Help with dice statistics

OK, once more, slowly...

Above I derivated the expected value of the highest die in a n die pool. The probability function was P=[(m/6)^n][1-(1-1/m)^n]. This is how you calculate the expected value for n=3:

P(1)=(1/6^3)
P(2)=[(2/6)^3][1-(1/2)^3]
P(3)=[(3/6)^3][1-(2/3)^3]
P(4)=[(4/6)^3][1-(3/4)^3]
P(5)=[(5/6)^3][1-(4/5)^3]
P(6)=[(6/6)^3][1-(5/6)^3]

Now, the expected value is calculated by multiplying each probability with the value it's the probability for. That's what you do in the one die case as well: that calculation you did in the first post, remember? The divisor, 6, was there because each of those results has 1/6 probability in a die roll. You just did the summing first and divided after that to get the result. Here we do the divisions first, because the probabilities of the different results are different. So:

E=P(1)+2P(2)+3P(3)+4P(4)+5P(5)+6P(6), where E is the expected value. You can check the calculation against Walt's values. This is really simple to do with a spreadsheet.

Now, the second die:

A="At least one die is at k."
B="All dice are at most k, except the highest."
C="Highest die is at least k."
The die pool is still n dice. Question: What is P(A and B and C), which is the probability for the second-highest die to hit k? Event C is necessary because otherwise it wouldn't be the second-highest die.

All three probabilities are dependent on each other. The probability of C is simple, because we already calculated it: P(C)=[sum of P(k)...P(6) above]. Probability of B happening if C happens is simple, too, because it's the same as probability of event B in the last case, except with a pool one die smaller. Thus P(B|C)=(k/6)^(n-1). (The one die is already assumed to be higher than k and out of the calculation.)

Probability of A when B and C happen is again the same case as with the highest die, the pool is just a little smaller. Thus P(A|B and C)=1-(1-1/k)^(n-1)

By the multiplication rule I mentioned earlier we get P(A and B and C)=P(A and B|C)P(C)=P(A|BC)P(B|C)P(C). This is again a readily calculable probability function, which we can use to find the expected value, just like with the highest die.

The third die can be found in the same manner. As you can see above, the calculation itself is just a matter of picking the already calculated components from the earlier calculation. Perhaps shaheddy derivates that one for kicks ;)

And the grail we're after, the expected average value of the three highest dice, is just a matter of averaging between the three results once they're in. After that we have a general, albeit long, function for a pool with n dice.

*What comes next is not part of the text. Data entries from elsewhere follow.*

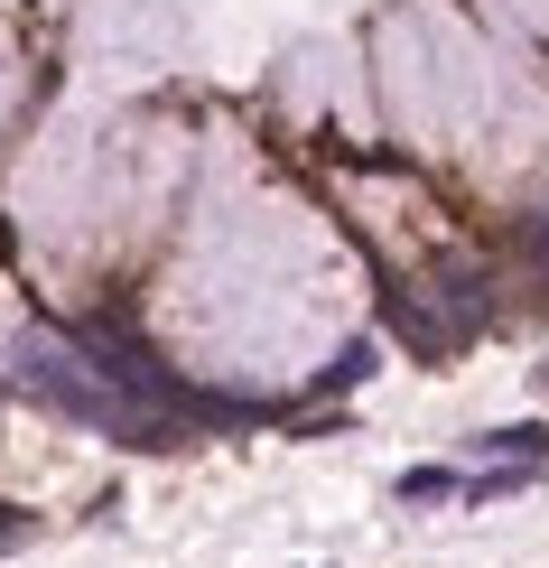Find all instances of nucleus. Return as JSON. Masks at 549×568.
<instances>
[{
    "label": "nucleus",
    "instance_id": "5",
    "mask_svg": "<svg viewBox=\"0 0 549 568\" xmlns=\"http://www.w3.org/2000/svg\"><path fill=\"white\" fill-rule=\"evenodd\" d=\"M447 494H466V476H447V466H410L400 476V504H447Z\"/></svg>",
    "mask_w": 549,
    "mask_h": 568
},
{
    "label": "nucleus",
    "instance_id": "8",
    "mask_svg": "<svg viewBox=\"0 0 549 568\" xmlns=\"http://www.w3.org/2000/svg\"><path fill=\"white\" fill-rule=\"evenodd\" d=\"M521 252H531V262L549 271V215H531V224H521Z\"/></svg>",
    "mask_w": 549,
    "mask_h": 568
},
{
    "label": "nucleus",
    "instance_id": "9",
    "mask_svg": "<svg viewBox=\"0 0 549 568\" xmlns=\"http://www.w3.org/2000/svg\"><path fill=\"white\" fill-rule=\"evenodd\" d=\"M540 392H549V364H540Z\"/></svg>",
    "mask_w": 549,
    "mask_h": 568
},
{
    "label": "nucleus",
    "instance_id": "1",
    "mask_svg": "<svg viewBox=\"0 0 549 568\" xmlns=\"http://www.w3.org/2000/svg\"><path fill=\"white\" fill-rule=\"evenodd\" d=\"M0 364H10V392H29L38 410H57V419H84V429H112L122 447H177V429L140 419L131 400H122V392H112L103 373H93L84 354H75V336H65V326H19Z\"/></svg>",
    "mask_w": 549,
    "mask_h": 568
},
{
    "label": "nucleus",
    "instance_id": "4",
    "mask_svg": "<svg viewBox=\"0 0 549 568\" xmlns=\"http://www.w3.org/2000/svg\"><path fill=\"white\" fill-rule=\"evenodd\" d=\"M475 457H494V466H531V476H540V457H549V429H540V419L485 429V438H475Z\"/></svg>",
    "mask_w": 549,
    "mask_h": 568
},
{
    "label": "nucleus",
    "instance_id": "7",
    "mask_svg": "<svg viewBox=\"0 0 549 568\" xmlns=\"http://www.w3.org/2000/svg\"><path fill=\"white\" fill-rule=\"evenodd\" d=\"M29 540H38V523H29L19 504H0V559H10V550H29Z\"/></svg>",
    "mask_w": 549,
    "mask_h": 568
},
{
    "label": "nucleus",
    "instance_id": "3",
    "mask_svg": "<svg viewBox=\"0 0 549 568\" xmlns=\"http://www.w3.org/2000/svg\"><path fill=\"white\" fill-rule=\"evenodd\" d=\"M382 326H392V336L410 345L419 364H447V354H457V345H447V326L428 317V298L410 290V280H392V290H382Z\"/></svg>",
    "mask_w": 549,
    "mask_h": 568
},
{
    "label": "nucleus",
    "instance_id": "2",
    "mask_svg": "<svg viewBox=\"0 0 549 568\" xmlns=\"http://www.w3.org/2000/svg\"><path fill=\"white\" fill-rule=\"evenodd\" d=\"M410 290L428 298V317L447 326V345H475L494 326V271L475 262V252H438V262H428Z\"/></svg>",
    "mask_w": 549,
    "mask_h": 568
},
{
    "label": "nucleus",
    "instance_id": "6",
    "mask_svg": "<svg viewBox=\"0 0 549 568\" xmlns=\"http://www.w3.org/2000/svg\"><path fill=\"white\" fill-rule=\"evenodd\" d=\"M364 373H373V336H354V345L336 354V364H326V383H317V392H354Z\"/></svg>",
    "mask_w": 549,
    "mask_h": 568
}]
</instances>
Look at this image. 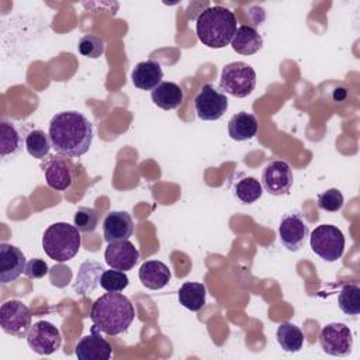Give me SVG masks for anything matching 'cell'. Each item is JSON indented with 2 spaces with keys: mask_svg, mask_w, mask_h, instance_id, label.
<instances>
[{
  "mask_svg": "<svg viewBox=\"0 0 360 360\" xmlns=\"http://www.w3.org/2000/svg\"><path fill=\"white\" fill-rule=\"evenodd\" d=\"M235 197L243 204H252L257 201L263 194V186L255 177H243L236 181L233 187Z\"/></svg>",
  "mask_w": 360,
  "mask_h": 360,
  "instance_id": "27",
  "label": "cell"
},
{
  "mask_svg": "<svg viewBox=\"0 0 360 360\" xmlns=\"http://www.w3.org/2000/svg\"><path fill=\"white\" fill-rule=\"evenodd\" d=\"M25 127L18 125L17 122L11 120L3 118L0 122V155L1 158L15 156L21 148L22 143H25L27 134Z\"/></svg>",
  "mask_w": 360,
  "mask_h": 360,
  "instance_id": "16",
  "label": "cell"
},
{
  "mask_svg": "<svg viewBox=\"0 0 360 360\" xmlns=\"http://www.w3.org/2000/svg\"><path fill=\"white\" fill-rule=\"evenodd\" d=\"M257 118L250 112H236L228 121V134L233 141L242 142L252 139L257 134Z\"/></svg>",
  "mask_w": 360,
  "mask_h": 360,
  "instance_id": "21",
  "label": "cell"
},
{
  "mask_svg": "<svg viewBox=\"0 0 360 360\" xmlns=\"http://www.w3.org/2000/svg\"><path fill=\"white\" fill-rule=\"evenodd\" d=\"M308 233H309L308 225L304 221V217L298 211L287 212L281 218L278 225L280 242L290 252L300 250L304 246Z\"/></svg>",
  "mask_w": 360,
  "mask_h": 360,
  "instance_id": "11",
  "label": "cell"
},
{
  "mask_svg": "<svg viewBox=\"0 0 360 360\" xmlns=\"http://www.w3.org/2000/svg\"><path fill=\"white\" fill-rule=\"evenodd\" d=\"M104 271L103 266L97 262L87 260L80 266V270L77 273V281L73 285V290L80 294H89L96 290L97 284L100 283V276Z\"/></svg>",
  "mask_w": 360,
  "mask_h": 360,
  "instance_id": "24",
  "label": "cell"
},
{
  "mask_svg": "<svg viewBox=\"0 0 360 360\" xmlns=\"http://www.w3.org/2000/svg\"><path fill=\"white\" fill-rule=\"evenodd\" d=\"M75 226L84 233L93 232L98 225V215L91 207H79L73 217Z\"/></svg>",
  "mask_w": 360,
  "mask_h": 360,
  "instance_id": "31",
  "label": "cell"
},
{
  "mask_svg": "<svg viewBox=\"0 0 360 360\" xmlns=\"http://www.w3.org/2000/svg\"><path fill=\"white\" fill-rule=\"evenodd\" d=\"M132 83L139 90H153L162 83L163 70L155 60H143L135 65L131 73Z\"/></svg>",
  "mask_w": 360,
  "mask_h": 360,
  "instance_id": "19",
  "label": "cell"
},
{
  "mask_svg": "<svg viewBox=\"0 0 360 360\" xmlns=\"http://www.w3.org/2000/svg\"><path fill=\"white\" fill-rule=\"evenodd\" d=\"M27 260L24 253L14 245H0V283L15 281L25 271Z\"/></svg>",
  "mask_w": 360,
  "mask_h": 360,
  "instance_id": "13",
  "label": "cell"
},
{
  "mask_svg": "<svg viewBox=\"0 0 360 360\" xmlns=\"http://www.w3.org/2000/svg\"><path fill=\"white\" fill-rule=\"evenodd\" d=\"M319 345L326 354L338 357L347 356L353 347L352 330L342 322L328 323L319 333Z\"/></svg>",
  "mask_w": 360,
  "mask_h": 360,
  "instance_id": "9",
  "label": "cell"
},
{
  "mask_svg": "<svg viewBox=\"0 0 360 360\" xmlns=\"http://www.w3.org/2000/svg\"><path fill=\"white\" fill-rule=\"evenodd\" d=\"M231 46L236 53L240 55H253L263 46V38L250 25H240L236 28V32L231 41Z\"/></svg>",
  "mask_w": 360,
  "mask_h": 360,
  "instance_id": "22",
  "label": "cell"
},
{
  "mask_svg": "<svg viewBox=\"0 0 360 360\" xmlns=\"http://www.w3.org/2000/svg\"><path fill=\"white\" fill-rule=\"evenodd\" d=\"M105 263L115 270L128 271L139 260V252L128 239L110 242L104 253Z\"/></svg>",
  "mask_w": 360,
  "mask_h": 360,
  "instance_id": "14",
  "label": "cell"
},
{
  "mask_svg": "<svg viewBox=\"0 0 360 360\" xmlns=\"http://www.w3.org/2000/svg\"><path fill=\"white\" fill-rule=\"evenodd\" d=\"M194 108L200 120L215 121L226 112L228 98L212 83H205L194 98Z\"/></svg>",
  "mask_w": 360,
  "mask_h": 360,
  "instance_id": "8",
  "label": "cell"
},
{
  "mask_svg": "<svg viewBox=\"0 0 360 360\" xmlns=\"http://www.w3.org/2000/svg\"><path fill=\"white\" fill-rule=\"evenodd\" d=\"M32 315L30 308L18 300H10L0 307L1 329L15 338H27L31 328Z\"/></svg>",
  "mask_w": 360,
  "mask_h": 360,
  "instance_id": "7",
  "label": "cell"
},
{
  "mask_svg": "<svg viewBox=\"0 0 360 360\" xmlns=\"http://www.w3.org/2000/svg\"><path fill=\"white\" fill-rule=\"evenodd\" d=\"M139 280L143 287L149 290H160L163 288L172 277L169 267L159 260H148L143 262L139 267Z\"/></svg>",
  "mask_w": 360,
  "mask_h": 360,
  "instance_id": "20",
  "label": "cell"
},
{
  "mask_svg": "<svg viewBox=\"0 0 360 360\" xmlns=\"http://www.w3.org/2000/svg\"><path fill=\"white\" fill-rule=\"evenodd\" d=\"M104 239L110 242L129 239L134 233V221L125 211H111L103 222Z\"/></svg>",
  "mask_w": 360,
  "mask_h": 360,
  "instance_id": "17",
  "label": "cell"
},
{
  "mask_svg": "<svg viewBox=\"0 0 360 360\" xmlns=\"http://www.w3.org/2000/svg\"><path fill=\"white\" fill-rule=\"evenodd\" d=\"M49 271L48 264L42 259H31L25 266V276L30 278H42Z\"/></svg>",
  "mask_w": 360,
  "mask_h": 360,
  "instance_id": "34",
  "label": "cell"
},
{
  "mask_svg": "<svg viewBox=\"0 0 360 360\" xmlns=\"http://www.w3.org/2000/svg\"><path fill=\"white\" fill-rule=\"evenodd\" d=\"M80 231L68 222L49 225L42 236L44 252L55 262L63 263L73 259L82 245Z\"/></svg>",
  "mask_w": 360,
  "mask_h": 360,
  "instance_id": "4",
  "label": "cell"
},
{
  "mask_svg": "<svg viewBox=\"0 0 360 360\" xmlns=\"http://www.w3.org/2000/svg\"><path fill=\"white\" fill-rule=\"evenodd\" d=\"M150 97L162 110H174L183 103V90L173 82H162L152 90Z\"/></svg>",
  "mask_w": 360,
  "mask_h": 360,
  "instance_id": "23",
  "label": "cell"
},
{
  "mask_svg": "<svg viewBox=\"0 0 360 360\" xmlns=\"http://www.w3.org/2000/svg\"><path fill=\"white\" fill-rule=\"evenodd\" d=\"M276 338L284 352L297 353L302 349L304 335H302L301 329L291 322L280 323L277 328V332H276Z\"/></svg>",
  "mask_w": 360,
  "mask_h": 360,
  "instance_id": "26",
  "label": "cell"
},
{
  "mask_svg": "<svg viewBox=\"0 0 360 360\" xmlns=\"http://www.w3.org/2000/svg\"><path fill=\"white\" fill-rule=\"evenodd\" d=\"M44 174H45L46 184L56 191L68 190L73 180L72 165L59 156H53L45 165Z\"/></svg>",
  "mask_w": 360,
  "mask_h": 360,
  "instance_id": "18",
  "label": "cell"
},
{
  "mask_svg": "<svg viewBox=\"0 0 360 360\" xmlns=\"http://www.w3.org/2000/svg\"><path fill=\"white\" fill-rule=\"evenodd\" d=\"M256 86V72L245 62H231L222 68L219 87L226 94L243 98L249 96Z\"/></svg>",
  "mask_w": 360,
  "mask_h": 360,
  "instance_id": "5",
  "label": "cell"
},
{
  "mask_svg": "<svg viewBox=\"0 0 360 360\" xmlns=\"http://www.w3.org/2000/svg\"><path fill=\"white\" fill-rule=\"evenodd\" d=\"M27 343L32 352L49 356L60 347L62 336L53 323L48 321H38L31 325L27 333Z\"/></svg>",
  "mask_w": 360,
  "mask_h": 360,
  "instance_id": "10",
  "label": "cell"
},
{
  "mask_svg": "<svg viewBox=\"0 0 360 360\" xmlns=\"http://www.w3.org/2000/svg\"><path fill=\"white\" fill-rule=\"evenodd\" d=\"M93 328L110 336L124 333L135 318V309L128 297L121 292H105L98 297L90 311Z\"/></svg>",
  "mask_w": 360,
  "mask_h": 360,
  "instance_id": "2",
  "label": "cell"
},
{
  "mask_svg": "<svg viewBox=\"0 0 360 360\" xmlns=\"http://www.w3.org/2000/svg\"><path fill=\"white\" fill-rule=\"evenodd\" d=\"M195 31L202 45L214 49L224 48L231 44L236 32V17L226 7H208L197 17Z\"/></svg>",
  "mask_w": 360,
  "mask_h": 360,
  "instance_id": "3",
  "label": "cell"
},
{
  "mask_svg": "<svg viewBox=\"0 0 360 360\" xmlns=\"http://www.w3.org/2000/svg\"><path fill=\"white\" fill-rule=\"evenodd\" d=\"M345 198L338 188H329L318 195V207L321 210L336 212L343 207Z\"/></svg>",
  "mask_w": 360,
  "mask_h": 360,
  "instance_id": "33",
  "label": "cell"
},
{
  "mask_svg": "<svg viewBox=\"0 0 360 360\" xmlns=\"http://www.w3.org/2000/svg\"><path fill=\"white\" fill-rule=\"evenodd\" d=\"M52 143L49 135L41 129H32L25 138V149L35 159H44L51 149Z\"/></svg>",
  "mask_w": 360,
  "mask_h": 360,
  "instance_id": "29",
  "label": "cell"
},
{
  "mask_svg": "<svg viewBox=\"0 0 360 360\" xmlns=\"http://www.w3.org/2000/svg\"><path fill=\"white\" fill-rule=\"evenodd\" d=\"M75 353L79 360H108L111 357V345L98 333L96 328H91V333L83 336L76 347Z\"/></svg>",
  "mask_w": 360,
  "mask_h": 360,
  "instance_id": "15",
  "label": "cell"
},
{
  "mask_svg": "<svg viewBox=\"0 0 360 360\" xmlns=\"http://www.w3.org/2000/svg\"><path fill=\"white\" fill-rule=\"evenodd\" d=\"M48 135L56 153L79 158L91 146L93 124L79 111H62L52 117Z\"/></svg>",
  "mask_w": 360,
  "mask_h": 360,
  "instance_id": "1",
  "label": "cell"
},
{
  "mask_svg": "<svg viewBox=\"0 0 360 360\" xmlns=\"http://www.w3.org/2000/svg\"><path fill=\"white\" fill-rule=\"evenodd\" d=\"M129 284V278L125 271L121 270H104L100 276V285L108 292H121Z\"/></svg>",
  "mask_w": 360,
  "mask_h": 360,
  "instance_id": "30",
  "label": "cell"
},
{
  "mask_svg": "<svg viewBox=\"0 0 360 360\" xmlns=\"http://www.w3.org/2000/svg\"><path fill=\"white\" fill-rule=\"evenodd\" d=\"M292 181V170L284 160H271L262 172V186L271 195L288 194Z\"/></svg>",
  "mask_w": 360,
  "mask_h": 360,
  "instance_id": "12",
  "label": "cell"
},
{
  "mask_svg": "<svg viewBox=\"0 0 360 360\" xmlns=\"http://www.w3.org/2000/svg\"><path fill=\"white\" fill-rule=\"evenodd\" d=\"M179 302L193 311L197 312L205 305V295L207 288L202 283H194V281H186L179 290Z\"/></svg>",
  "mask_w": 360,
  "mask_h": 360,
  "instance_id": "25",
  "label": "cell"
},
{
  "mask_svg": "<svg viewBox=\"0 0 360 360\" xmlns=\"http://www.w3.org/2000/svg\"><path fill=\"white\" fill-rule=\"evenodd\" d=\"M309 245L312 252L325 262H336L343 255L345 236L338 226L322 224L311 232Z\"/></svg>",
  "mask_w": 360,
  "mask_h": 360,
  "instance_id": "6",
  "label": "cell"
},
{
  "mask_svg": "<svg viewBox=\"0 0 360 360\" xmlns=\"http://www.w3.org/2000/svg\"><path fill=\"white\" fill-rule=\"evenodd\" d=\"M339 308L347 315L360 312V287L356 283H347L342 287L338 297Z\"/></svg>",
  "mask_w": 360,
  "mask_h": 360,
  "instance_id": "28",
  "label": "cell"
},
{
  "mask_svg": "<svg viewBox=\"0 0 360 360\" xmlns=\"http://www.w3.org/2000/svg\"><path fill=\"white\" fill-rule=\"evenodd\" d=\"M77 49L83 56L97 59L104 52V41L94 34H86L79 39Z\"/></svg>",
  "mask_w": 360,
  "mask_h": 360,
  "instance_id": "32",
  "label": "cell"
}]
</instances>
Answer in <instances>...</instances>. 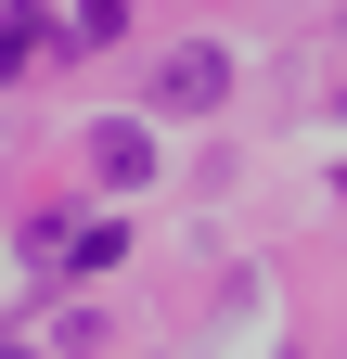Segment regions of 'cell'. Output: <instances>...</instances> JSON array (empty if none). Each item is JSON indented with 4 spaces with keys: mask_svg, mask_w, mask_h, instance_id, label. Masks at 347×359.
Listing matches in <instances>:
<instances>
[{
    "mask_svg": "<svg viewBox=\"0 0 347 359\" xmlns=\"http://www.w3.org/2000/svg\"><path fill=\"white\" fill-rule=\"evenodd\" d=\"M155 103L167 116H219L232 103V52H219V39H181V52L155 65Z\"/></svg>",
    "mask_w": 347,
    "mask_h": 359,
    "instance_id": "cell-1",
    "label": "cell"
},
{
    "mask_svg": "<svg viewBox=\"0 0 347 359\" xmlns=\"http://www.w3.org/2000/svg\"><path fill=\"white\" fill-rule=\"evenodd\" d=\"M91 167H103V180H129V193H142V180H155V142H142V128H91Z\"/></svg>",
    "mask_w": 347,
    "mask_h": 359,
    "instance_id": "cell-2",
    "label": "cell"
},
{
    "mask_svg": "<svg viewBox=\"0 0 347 359\" xmlns=\"http://www.w3.org/2000/svg\"><path fill=\"white\" fill-rule=\"evenodd\" d=\"M52 52V13H39V0H0V65H39Z\"/></svg>",
    "mask_w": 347,
    "mask_h": 359,
    "instance_id": "cell-3",
    "label": "cell"
},
{
    "mask_svg": "<svg viewBox=\"0 0 347 359\" xmlns=\"http://www.w3.org/2000/svg\"><path fill=\"white\" fill-rule=\"evenodd\" d=\"M65 26H77V39H116V26H129V0H77Z\"/></svg>",
    "mask_w": 347,
    "mask_h": 359,
    "instance_id": "cell-4",
    "label": "cell"
},
{
    "mask_svg": "<svg viewBox=\"0 0 347 359\" xmlns=\"http://www.w3.org/2000/svg\"><path fill=\"white\" fill-rule=\"evenodd\" d=\"M0 359H39V346H26V334H0Z\"/></svg>",
    "mask_w": 347,
    "mask_h": 359,
    "instance_id": "cell-5",
    "label": "cell"
},
{
    "mask_svg": "<svg viewBox=\"0 0 347 359\" xmlns=\"http://www.w3.org/2000/svg\"><path fill=\"white\" fill-rule=\"evenodd\" d=\"M334 116H347V90H334Z\"/></svg>",
    "mask_w": 347,
    "mask_h": 359,
    "instance_id": "cell-6",
    "label": "cell"
}]
</instances>
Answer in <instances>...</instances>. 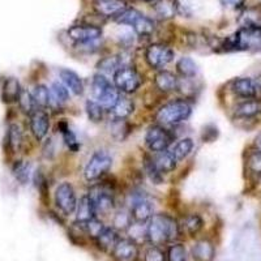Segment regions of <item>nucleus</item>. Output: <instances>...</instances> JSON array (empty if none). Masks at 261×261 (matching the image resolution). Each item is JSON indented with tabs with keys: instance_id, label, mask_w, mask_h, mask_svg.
Masks as SVG:
<instances>
[{
	"instance_id": "nucleus-33",
	"label": "nucleus",
	"mask_w": 261,
	"mask_h": 261,
	"mask_svg": "<svg viewBox=\"0 0 261 261\" xmlns=\"http://www.w3.org/2000/svg\"><path fill=\"white\" fill-rule=\"evenodd\" d=\"M176 72L183 79H195L199 73V67L192 58L183 57L176 62Z\"/></svg>"
},
{
	"instance_id": "nucleus-28",
	"label": "nucleus",
	"mask_w": 261,
	"mask_h": 261,
	"mask_svg": "<svg viewBox=\"0 0 261 261\" xmlns=\"http://www.w3.org/2000/svg\"><path fill=\"white\" fill-rule=\"evenodd\" d=\"M135 111V102L128 98L127 95H120L116 103L110 110L113 118L116 119H127L129 118Z\"/></svg>"
},
{
	"instance_id": "nucleus-6",
	"label": "nucleus",
	"mask_w": 261,
	"mask_h": 261,
	"mask_svg": "<svg viewBox=\"0 0 261 261\" xmlns=\"http://www.w3.org/2000/svg\"><path fill=\"white\" fill-rule=\"evenodd\" d=\"M113 83L119 93L123 94H134L141 88L144 83L143 74L140 73L135 67L129 64L122 65L113 74Z\"/></svg>"
},
{
	"instance_id": "nucleus-19",
	"label": "nucleus",
	"mask_w": 261,
	"mask_h": 261,
	"mask_svg": "<svg viewBox=\"0 0 261 261\" xmlns=\"http://www.w3.org/2000/svg\"><path fill=\"white\" fill-rule=\"evenodd\" d=\"M74 214H76V222L80 223L88 222L97 217L94 202L88 193L81 196V199L77 200V206H76Z\"/></svg>"
},
{
	"instance_id": "nucleus-45",
	"label": "nucleus",
	"mask_w": 261,
	"mask_h": 261,
	"mask_svg": "<svg viewBox=\"0 0 261 261\" xmlns=\"http://www.w3.org/2000/svg\"><path fill=\"white\" fill-rule=\"evenodd\" d=\"M223 7L226 8H231V9H239L244 6L246 0H221Z\"/></svg>"
},
{
	"instance_id": "nucleus-47",
	"label": "nucleus",
	"mask_w": 261,
	"mask_h": 261,
	"mask_svg": "<svg viewBox=\"0 0 261 261\" xmlns=\"http://www.w3.org/2000/svg\"><path fill=\"white\" fill-rule=\"evenodd\" d=\"M141 2H145V3H153V2H158V0H141Z\"/></svg>"
},
{
	"instance_id": "nucleus-39",
	"label": "nucleus",
	"mask_w": 261,
	"mask_h": 261,
	"mask_svg": "<svg viewBox=\"0 0 261 261\" xmlns=\"http://www.w3.org/2000/svg\"><path fill=\"white\" fill-rule=\"evenodd\" d=\"M247 169L253 175L261 176V149L253 148L247 153Z\"/></svg>"
},
{
	"instance_id": "nucleus-40",
	"label": "nucleus",
	"mask_w": 261,
	"mask_h": 261,
	"mask_svg": "<svg viewBox=\"0 0 261 261\" xmlns=\"http://www.w3.org/2000/svg\"><path fill=\"white\" fill-rule=\"evenodd\" d=\"M85 111L90 122L101 123L103 120L105 111L106 110L98 102H95L94 99H88L85 102Z\"/></svg>"
},
{
	"instance_id": "nucleus-4",
	"label": "nucleus",
	"mask_w": 261,
	"mask_h": 261,
	"mask_svg": "<svg viewBox=\"0 0 261 261\" xmlns=\"http://www.w3.org/2000/svg\"><path fill=\"white\" fill-rule=\"evenodd\" d=\"M92 95L93 99L101 105L105 110L110 111L120 97V93L106 76L95 73L92 79Z\"/></svg>"
},
{
	"instance_id": "nucleus-18",
	"label": "nucleus",
	"mask_w": 261,
	"mask_h": 261,
	"mask_svg": "<svg viewBox=\"0 0 261 261\" xmlns=\"http://www.w3.org/2000/svg\"><path fill=\"white\" fill-rule=\"evenodd\" d=\"M59 77L63 85L69 90V93H72L76 97L84 94L83 79L76 72L71 71V69L62 68L59 71Z\"/></svg>"
},
{
	"instance_id": "nucleus-9",
	"label": "nucleus",
	"mask_w": 261,
	"mask_h": 261,
	"mask_svg": "<svg viewBox=\"0 0 261 261\" xmlns=\"http://www.w3.org/2000/svg\"><path fill=\"white\" fill-rule=\"evenodd\" d=\"M69 39L73 41L80 48H88L90 46H97L102 38V29L94 25H73L67 30Z\"/></svg>"
},
{
	"instance_id": "nucleus-27",
	"label": "nucleus",
	"mask_w": 261,
	"mask_h": 261,
	"mask_svg": "<svg viewBox=\"0 0 261 261\" xmlns=\"http://www.w3.org/2000/svg\"><path fill=\"white\" fill-rule=\"evenodd\" d=\"M6 140L9 150L12 153H18L24 145V134H22L20 125L16 124V123L9 124Z\"/></svg>"
},
{
	"instance_id": "nucleus-32",
	"label": "nucleus",
	"mask_w": 261,
	"mask_h": 261,
	"mask_svg": "<svg viewBox=\"0 0 261 261\" xmlns=\"http://www.w3.org/2000/svg\"><path fill=\"white\" fill-rule=\"evenodd\" d=\"M12 174L20 184H28L32 179V163L28 161H16L12 165Z\"/></svg>"
},
{
	"instance_id": "nucleus-8",
	"label": "nucleus",
	"mask_w": 261,
	"mask_h": 261,
	"mask_svg": "<svg viewBox=\"0 0 261 261\" xmlns=\"http://www.w3.org/2000/svg\"><path fill=\"white\" fill-rule=\"evenodd\" d=\"M145 145L153 153L165 151L174 144V134L167 127L153 124L146 129Z\"/></svg>"
},
{
	"instance_id": "nucleus-2",
	"label": "nucleus",
	"mask_w": 261,
	"mask_h": 261,
	"mask_svg": "<svg viewBox=\"0 0 261 261\" xmlns=\"http://www.w3.org/2000/svg\"><path fill=\"white\" fill-rule=\"evenodd\" d=\"M222 51H261V27L246 24L227 37L221 45Z\"/></svg>"
},
{
	"instance_id": "nucleus-36",
	"label": "nucleus",
	"mask_w": 261,
	"mask_h": 261,
	"mask_svg": "<svg viewBox=\"0 0 261 261\" xmlns=\"http://www.w3.org/2000/svg\"><path fill=\"white\" fill-rule=\"evenodd\" d=\"M109 129H110V135L114 139L122 141L129 134V124L125 119L113 118V120L109 123Z\"/></svg>"
},
{
	"instance_id": "nucleus-5",
	"label": "nucleus",
	"mask_w": 261,
	"mask_h": 261,
	"mask_svg": "<svg viewBox=\"0 0 261 261\" xmlns=\"http://www.w3.org/2000/svg\"><path fill=\"white\" fill-rule=\"evenodd\" d=\"M118 24L128 25L139 37H149L155 29L154 21L134 8H127L115 18Z\"/></svg>"
},
{
	"instance_id": "nucleus-14",
	"label": "nucleus",
	"mask_w": 261,
	"mask_h": 261,
	"mask_svg": "<svg viewBox=\"0 0 261 261\" xmlns=\"http://www.w3.org/2000/svg\"><path fill=\"white\" fill-rule=\"evenodd\" d=\"M29 127L30 132L36 140L42 141L50 132L51 128V122L48 113L43 109H38L36 110L32 115H29Z\"/></svg>"
},
{
	"instance_id": "nucleus-35",
	"label": "nucleus",
	"mask_w": 261,
	"mask_h": 261,
	"mask_svg": "<svg viewBox=\"0 0 261 261\" xmlns=\"http://www.w3.org/2000/svg\"><path fill=\"white\" fill-rule=\"evenodd\" d=\"M154 11L157 16L163 20L172 18L178 12V3L176 0H158L154 6Z\"/></svg>"
},
{
	"instance_id": "nucleus-29",
	"label": "nucleus",
	"mask_w": 261,
	"mask_h": 261,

But anyway, coxcomb: if you'll tell us more specifically at which point you're getting lost, we can perhaps explain it in more detail. It's difficult to explain these things when we don't know your background on math. Alternatively, we can just produce the results if you tell us how big die pools you're using... or you can write that program, it's not like it'd produce any worse results than the analytical approach!